Synchronize Google Drive to your hard disk using Python

This tutorial demonstrates how you can easily synchronize your GDrive(or particular folders) onto your hard drive. Initially this was implemented because one of our projects required a build system for software which was dependent on large media files, stored in a GDrive folder. Our requirement was simple: Automatically pull the latest files from the server before building the software. Also because we are dealing with large amounts of data, it would be highly inefficient for the software to download all files every single time. Instead we wanted a solution that only updates the files if they have changed.

Here we only cover the downstream link, which means the software will pull changes from the GDrive to your hard disk but not the other way round. The implementation uses the Google Drive API so in order to get started we first need to activate the API for your GDrive.

Setting up the Authentication

In order to do so, please follow the description in the following article:

TODO

This will leave you with an API key in the JSON format. All you need to do is to rename this file to client_secrets.json and put it into your current working directory. The authentication with GDrive is made very simple with the pydrive package. Downloading items can be done using the apiclient package. We use pip to install these packages:

$ pip install pydrive apiclient

Let’s start by importing the libraries that we need:

import os
import sys
import hashlib
from pathlib import Path
from pydrive.auth import GoogleAuth
from pydrive.drive import GoogleDrive
from apiclient import http

Let’s also add some color to the output:

from colorama import init
from colorama import Fore, Back, Style
init()

using pydrive the authentication with GDrive can be done in only three lines of code:

gauth = GoogleAuth()
gauth.LocalWebserverAuth() # client_secrets.json is automatically picked up from the same directory
drive = GoogleDrive(gauth)

If you run this script you should now have a browser window popping up, asking you to sign-in into your Google account and authorize your script.

A bit of background before we start

To understand how we can clone GDrive content into a local directory we need to understand a little bit how GDrive works. GDrive does not have a filesystem like the one on your computer. Instead every file or folder has a unique identifier called the file- or folder ID, which uniquely defines a particular file on your drive.

The files are inter related with each which means you can query files based on the a folder ID for example but not based on a given hierarchy. Each GDrive has a root folder which we can query. Based on that we have to step through the hierarchy.

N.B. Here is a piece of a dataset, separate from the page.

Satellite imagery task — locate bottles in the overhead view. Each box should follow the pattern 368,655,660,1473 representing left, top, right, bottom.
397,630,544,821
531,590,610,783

For example we want to get the file ID for the following file:

/Project Sync/GDrive_Sync.py

Now, in order to get the file ID of GDrive_Sync.py we will first have to query the root, to get the ID of the folder Project Sync and then we need to query that folder in order to get the file ID we are looking for.

Cloning the hierarchy

We will be (re-)creating a lot of folders, so let’s start with defining a function to make a directory on our local drive. This simply wraps the error handling so we don’t have to do this repetitively:

#create a local folder and ignore the error if it already exists
def createFolder(path):
    try:
        os.mkdir(path)
    except OSError as e:
        if e.errno == errno.EEXIST:
            pass #If the folder exists that's fine
        else:
            raise

Now, you might not want to clone the whole GDrive but clone a particular folder instead. This means we first have to get the folderID of the folder we want to clone. To keep this script platform independent it is highly advisable to use Pathlib for all paths:

#We Clone the drive in the folder DriveSync relative to the script.
ROOTDIR = (Path(__file__).parent / "DriveSync").absolute()
createFolder(ROOTDIR)

#we define the GDrive folder to clone
REMOTEDIR = "Project Sync/Clone Me"
remoteHierarchy = REMOTEDIR.split("/")

#query the content of the root of the GDrive
fileList = drive.auth.service.files().list(q = "'root' in parents and trashed=false").execute().get('items',[])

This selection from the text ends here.